The short answer is "to some extent". For instance, take a look at the abstract for
http://dx.doi.org/10.1119/1.14280
The long answer basically explains why its difficult to quantify this. Suppose you are stationary in space, near a large object. You can then measure the gravity of that object by measuring your acceleration with an accelerometer, the acceleration you need to "hold station" a constant distance away.
If you have a massive object whizzing by, though, it becomes very difficult to determine how to "hold station". It's easy to move in free-fall, but that's not what's wanted here. So, perhaps you try to look at distant stars, to triangulate your location, but you do so you find that gravity is warping the path of light in a manner that varies with time as the massive object whizzes by. So, the triangulation idea won't work either, unless you model how the light is being bent, but the whole idea is to measure the effect directly.
Another way of explaining the issue: it turns out the answer to "what is the field" depends on the specific details of the coordinate system you choose.

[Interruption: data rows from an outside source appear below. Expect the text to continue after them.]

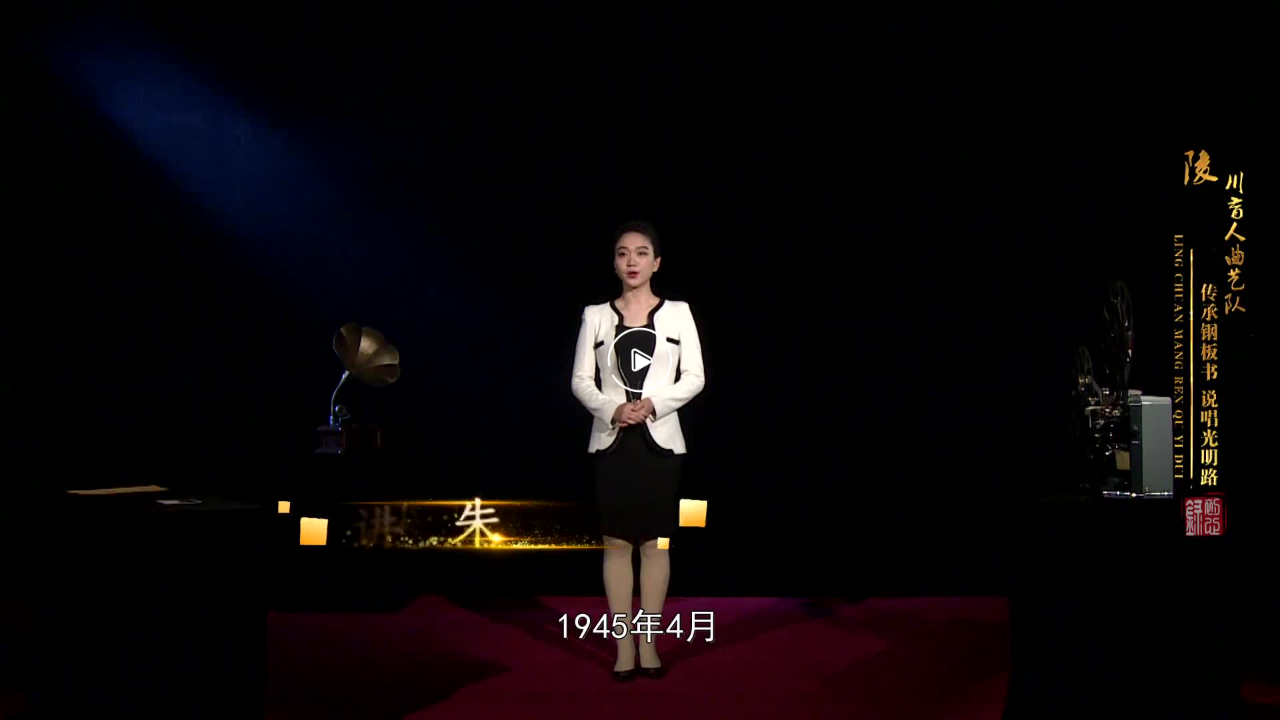

--- FILE ---
content_type: text/html;charset=UTF-8
request_url: https://www.jcgov.gov.cn/mas/openapi/pages.do?method=exPlay&appKey=gov&id=137386&autoPlay=false
body_size: 2429
content:

<html>
<head>
<meta http-equiv="Content-Type" content="text/html; charset=UTF-8">
<title>党史学习教育｜《初心录》 陵川盲人曲艺队——传承钢板书 说唱光明路.mp4</title>
<link href="/mas/css/detail.css" rel="stylesheet" type="text/css" />
<link href="/mas/style/normalize.css" rel="stylesheet" type="text/css" />
<link href="/mas/css/bootstrap/4.6.2/bootstrap.min.css" rel="stylesheet"  type="text/css" />
<script src="/mas/js/jquery/jquery.video.min.js"></script>
<script src="/mas/js/bootstrap/bootstrap.bundle.min.js"></script>
<script src="/mas/js/bootstrap/bootstrap.min.js"></script>
<script src="/mas/js/swfobject/swfobject.js" type="text/javascript"></script>
<script src="/mas/js/mas/util.js"></script>
<link href="/mas/style/style.css" rel="stylesheet" type="text/css" />
<script src="/mas/js/playersjs/mp4box.all.min.js" type="text/javascript"></script>

<script src="/mas/js/playersjs/masvideo2.js" type="text/javascript"></script>

</head>

<body style="margin: 0px;" scroll="no">



<script type="text/javascript">
$(document).ready(function() {

	if (false || false || document.createElement('video').canPlayType) {
		document.getElementById("player").style.display="none";
		var screenReso = screen.width + "*" + screen.height;
	    var jsonString = '%7b%22masId%22:137386,%22isLive%22:%22false%22,%22screen%22:' + screenReso+',%22player%22:%22HTML5%22,%22docId%22:0%7d';
	    var prePlayUrl = "pages.do?method=prePlay&appKey=gov&uid=-1&uname=&eds=&json=" + jsonString;
		var poster="/masvod/public/2021/07/08/137386.images/v137386_b1625730224369.jpg";
	    var postprePlay = "pages.do?method=prePlay&appKey=gov"

	    var jsondata = {
			    "uid": parseInt( -1 ),
			    "uname": "",
			    "eds": "",
			    "json": {
			        "masId": parseInt( 137386 ),
			        "isLive": false,
			        "screen": screenReso + "",
			        "player": "HTML5",
			        "docId": parseInt( 0 ),
			        "eds": ""
			    }
			}
		$.ajax({
			type : "post",
			url :  postprePlay,
            contentType:"application/json;charset=UTF-8",
			data:JSON.stringify(jsondata),
			success : function(msg) {
				var dataObj = eval("(" + msg + ")");
				var isVirtualVideo = dataObj.isVirtualVideo;
				var streamMap = dataObj.streamsMap;
				//Log("lowStream:" + streamMap.l.httpURL + ",label: " + streamMap.l.label);
				//Log("midStream:" + streamMap.m + "; HighStream:" + streamMap.h +"; originStream:" + streamMap.o);				
				var obj = {},logoConfig = {};
				obj.startTime = isVirtualVideo?dataObj.startTime:0;
				obj.endTime = isVirtualVideo?dataObj.endTime:0;
				obj.srcUrl  = streamMap;
				obj.poster = poster;
				obj.memorySeek = 0.0;
				if (true && false){
					obj.history = "pages.do?method=recordplay&appKey=gov&id=137386&uid=-1&uname=";
				}
				obj.duration = dataObj.duration;
				obj.pcAutoPlay= false;
				obj.eds = dataObj.eds;
				obj.preplayurl = "pages.do?method=prePlay&appKey=gov&uid=-1&uname=&eds=&json="+'%7b%22isLive%22:%22false%22,%22screen%22:' + screenReso+',%22player%22:%22HTML5%22,%22docId%22:0';
				obj.vid = 137386;
				createVideo(obj);				
			}
		})
	} else {
		document.getElementById("mas_video_container").style.display="none";
		false?useHDSMode():useMASFlash();
	}

	function useHDSMode(){
		var wmodeValue = "direct";
   		var parameters =
   			{	src: "/masvod/public/2021/07/08/20210708_17a85124d0a_r1_1200k.f4m"
   			,	backgroundColor: "0x000000"
   			,	autoHideControlBar: "true"
   			,	autoSwitchQuality: "false"
   			,	autoPlay: "true"
   			,   highQualityThreshold: "480"
   			};
			swfobject.embedSWF(
					"/mas/swf/OSMF/StrobeMediaPlayback.swf" 
					, "player"
					, "100%", "100%"
					, "10.2.0"
					, "/mas/js/swfobject/expressInstall.swf"
					, parameters
					,{ allowFullScreen: "true",
					   allowscriptaccess:"true",
					   wmode: wmodeValue}
					);
	}
	
	function useMASFlash(){
		var flashvars = {};
		flashvars.vid = '137386';
		flashvars.autoPlay = "false";
		
		
			flashvars.isRtmp = false;
			flashvars.isPseudo = "false";
		
		flashvars.logoUrl = "/masvod/system/logo/defaultPlayerLogo.png";
	    flashvars.logoAlpha = "0.0";
	    flashvars.logoCss = "lb";
	    flashvars.ratio = "null";
	    flashvars.skinDir = "default";
	    flashvars.docId = "0";
		flashvars.videoImgUrl="/masvod/public/2021/07/08/137386.images/v137386_b1625730224369.jpg";
	    flashvars.prePlayUrl = "https://www.jcgov.gov.cn/mas/openapi/pages.do?method=prePlay%26appKey=gov";
	    
	    
		var params = {bgcolor:"#ffffff"}
		params.allowFullScreen = "true";
		params.wmode = "Opaque";
		swfobject.embedSWF("/mas/swf/videoplayer/TRSVideoPlayer.swf", "player", "100%", "100%", "10.0.0", 
				"/mas/js/swfobject/expressInstall.swf",
					flashvars, params);
	}
	
	
});



</script>


<!-- H5 video start -->

	<div style="margin: 0; padding: 0" id="mas_video_container">
	


		<div id="video_container" class="video_container">
			
        </div>

	</div>
	
	<!--H5 video end -->
	<!-- flash -->
	
		<div id="player">
			<noscript>您的浏览器禁用了JavaScript，请您启用后再访问。</noscript>
			<script>
				function checkFlashPlayer(){
					var version = swfobject.getFlashPlayerVersion();
			        if (document.getElementById && version["major"] > 0) {
			            if(version['major']<10) {
			                return false;
			            } 
			        }else{
			            return false;
			        }
			        return true;
			    }
				if (!checkFlashPlayer()){
					document.write("<p>您没有安装FlashPlayer或版本太低</p>");
				}
			</script>
		</div>
		
	<!-- flash end -->
</body>
</html>


--- FILE ---
content_type: text/html;charset=utf-8
request_url: https://www.jcgov.gov.cn/mas/openapi/pages.do?method=prePlay&appKey=gov
body_size: 364
content:
{"duration":421.991,"isVirtualVideo":false,"pic":"/masvod/public/2021/07/08/137386.images/v137386_b1625730224369.jpg","title":"党史学习教育｜《初心录》 陵川盲人曲艺队\u2014\u2014传承钢板书 说唱光明路.mp4","streamsMap":{"h":{"httpURL":"/masvod/public/2021/07/08/20210708_17a85124d0a_r1_1200k.mp4","label":"高清"}},"clipPoints":[]}

--- FILE ---
content_type: text/html;charset=utf-8
request_url: https://www.jcgov.gov.cn/mas/service/jsonPlayerConfig
body_size: 158
content:
{"logoAlpha":0,"logoCss":"lb","playbackRate":"2;1.5;1;0.5","enablePlaybackRate":false,"autoPlay":false,"logoUrl":"/masvod/system/logo/defaultPlayerLogo.png"}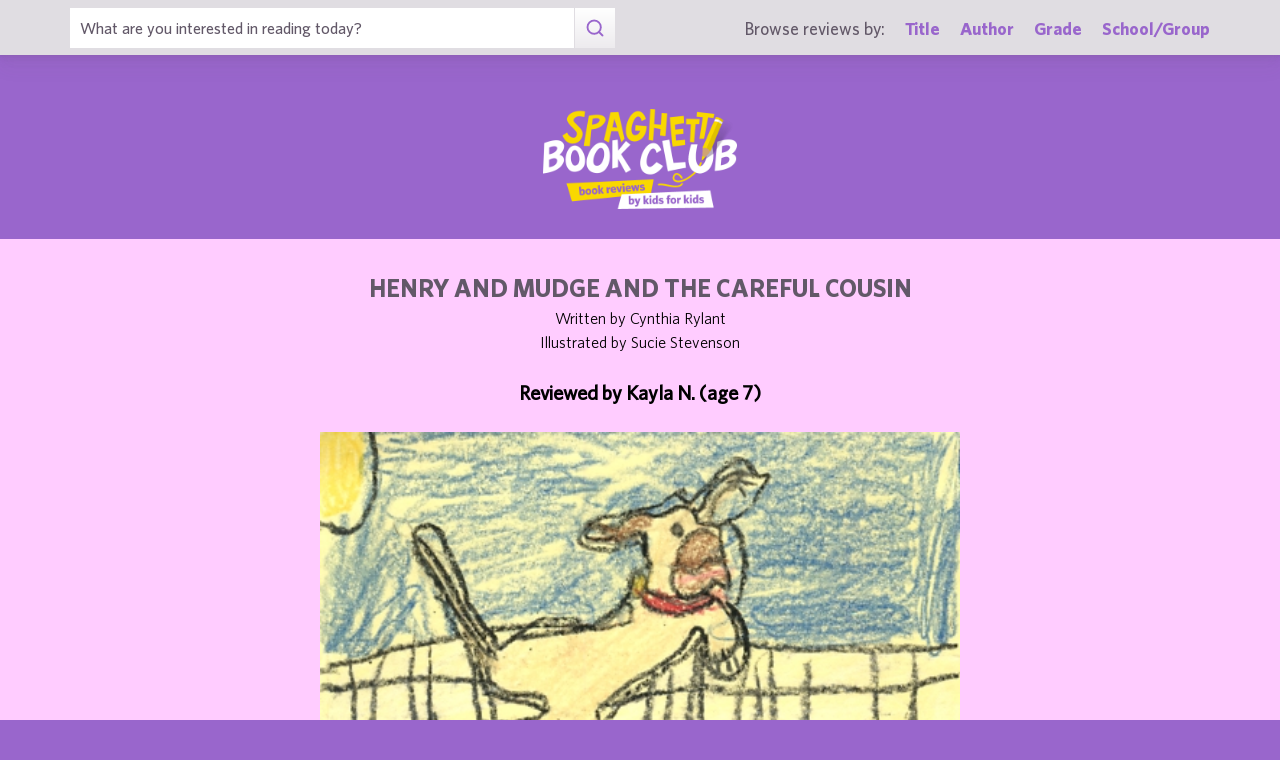

--- FILE ---
content_type: text/html; charset=UTF-8
request_url: https://spaghettibookclub.org/review.php?reviewId=12559
body_size: 2021
content:
<hey>1</hey>		<!doctype html>
		<html>
		   <head>
        <meta charset="utf-8" />
        <meta property="description" content="The largest site of children's book reviews written and illustrated by kids for kids. Read our reviews or submit your own!" />
<meta property="og:description" content="Henry and Mudge were waiting for Annie, Henry's cousin.  Annie is careful when she's around Mudge.  Henry asks if she wants to look at his fish in his messy room.  After that, they eat lunch and play Frisbee all day long.  When they go inside, they are dirty and eat dirty cookies. The next day, Annie leaves and Henry and Mudge can't wait to see her again. 

My favorite part of the story is when Mudge dances because he looks funny and silly.  My favorite character is Mudge because he's playful and he drools a lot.  This story relates to my life because I was so excited when my cousin came over. 

This story has many pictures that help tell the story.  I think people should read this story because it is interesting and very funny." />
<meta property="og:type" content="article" />
<meta property="og:title" content="Spaghetti Book Club: Henry and Mudge and the Careful Cousin" />
<meta property="og:image" content="https://www.spaghettibookclub.org/user-image/26022.jpg" />
        <title>Henry and Mudge and the Careful Cousin</title>
        <script src="https://www.google.com/recaptcha/api.js" async defer></script>
        <meta name="viewport" content="initial-scale=1.0" />
        <link href="assets/css/layout.css" rel="stylesheet" media="all" />
		<link href="assets/css/SlideShow.css" rel="stylesheet" media="all" />
		<link href="assets/css/Extra.css" rel="stylesheet" media="all" />

        <script src="assets/js/all.min.js"></script>
		<script src="assets/js/SlideShow.js"></script>
        <script language="javascript">
        
        function targetPopup(form) {
            window.open('', 'formpopup', 'width=400,height=400,resizeable,scrollbars');
             form.target = 'formpopup';
        }
        
        function check_recaptcha() {

            const recaptcha_box_checked = (grecaptcha.getResponse()) ? true : false;
        
            if (recaptcha_box_checked) { 
                return true;
            }
            else {
                alert("You must check the 'I am not a robot' box before you can start a game!");
                return false;
            }
        }

        </script>			
		

	<meta content="book reviews, book reviews by kids for kids, children, children's
book reviews, by kids, by children, for kids, for children, great books for kids, children's literature, publishing, publishing student book reviews, Spaghetti Book Club" name="keywords" />




    </head>
	<body class="page_home" >
	<section class="block find_bar">

    <div class="container">

        <form class="search" method="post" action="title.php">
            <input type="text"  name="searchByTitle" class="type_text" placeholder="What are you interested in reading today?" /><!--
        /--><button><span class="irp">Search</span></button>
        </form><!--

    /--><div>
            <h3>Browse reviews by:</h3><!--
        /--><ul>
                <li><a href="title.php">Title</a></li><!--
            /--><li><a href="author.php">Author</a></li><!--
            /--><li><a href="grades.php">Grade</a></li><!--
            /--><li><a href="school-list.php">School/Group</a></li>
            </ul>
        </div>

    </div><!-- end container -->

</section><!-- end find_bar -->

<section class="block header header_basic">

    <header class="container"> 
		<h1><a href="index.php">
			<span class="irp">Spaghetti Book Club - Book Reviews by Kids for Kids</span>
		</a></h1>
    </header><!-- end container -->

</section><!-- end header -->	<main>
	    <section class="block">
	<div style="background-color:#FFCCFF;color:black">
        <div class="container max700 content space" >
         
            
<div class="center">
<h2 class="c1">Henry and Mudge and the Careful Cousin</h2>
<p>
Written by Cynthia Rylant
</p>
<p>Illustrated by Sucie Stevenson</p><br/>

<h3 class="bold">
    Reviewed by 
    Kayla N. (age 7)</h3>
<br/><img src="/user-image/26022.jpg" alt="Henry and Mudge and the Careful Cousin" class="" /></div>
<p></p>
<div class="review">
    <p>Henry and Mudge were waiting for Annie, Henry's cousin.  Annie is careful when she's around Mudge.  Henry asks if she wants to look at his fish in his messy room.  After that, they eat lunch and play Frisbee all day long.  When they go inside, they are dirty and eat dirty cookies. The next day, Annie leaves and Henry and Mudge can't wait to see her again. </p><p>My favorite part of the story is when Mudge dances because he looks funny and silly.  My favorite character is Mudge because he's playful and he drools a lot.  This story relates to my life because I was so excited when my cousin came over. </p><p>This story has many pictures that help tell the story.  I think people should read this story because it is interesting and very funny.</p></div>
<div class="center">
<a href="student.php?studentId=13987">Kayla N.</a><br/>is a student in<br/><a href="class.php?classId=1215">Mrs. Okamura's 1st Grade Class</a>			</div>
		</div>
		</div>
	</section>
			</main>
	
	<footer class="block footer footer_basic">
        
    <div class="container">

        <nav>
            <ul>
                <li class="copyright center">©1999-2026 Happy Medium Productions, Inc.</li>
            </ul>
        </nav>
    
    </div><!-- end container -->

</footer><!-- end footer -->	</body>
	</html>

The easiest (and in long run the best) thing to do is to not attempt to make a direct measurement of the "gravitational field". This avoids all the measurement and coordinate dependence issues. The paper I quoted measures, instead, the velocity that someone picks up from the large mass while it whizzes by. This is an easy measuremnt to make, because it occurs in flat space-time. You measure the velocity before, and the velocity after, and that determines some sort of effective mass number. Howver, with this approach you get only a number, and not anything that describes how the field appears in space.
Another thing you can do, as I suggested, is to use a gravity gardiometer also called a forward mass detector to measure the gravity gradient. See the previous post for a reference to the details of how this device works. It measures not gravity, but how fast it changes, i.e. tidal forces. For a stationary object, and Newtonian gravity, the gravity gradient will be 2m/r^3 in a direction pointing towards the object (as opposed to m/r^2 for the gravitational force itself). So we can see that the gravity gradient gives us a mesurement of mass.
TThe second approach, using a gravity gradiometer, gives you a slightly better description of what the field "looks like" -as I said previously, the field is concentrated in the transverse direction, much like the electric field of a moving charge.
If you are not familiar with the electric field of a moving charge, take a look at http://www.phys.ufl.edu/~rfield/PHY2061/images/relativity_15.pdf.
I've got a post somewhere that gives the results of what the tidal force (gravity gradient) of a moving mass is, mathematically, if you really want the details. This is something that I had to work out for myself, BTW - the textbooks cover some special cases, which can be used to spot-check the results, but so far I haven't found one that works out the general problem.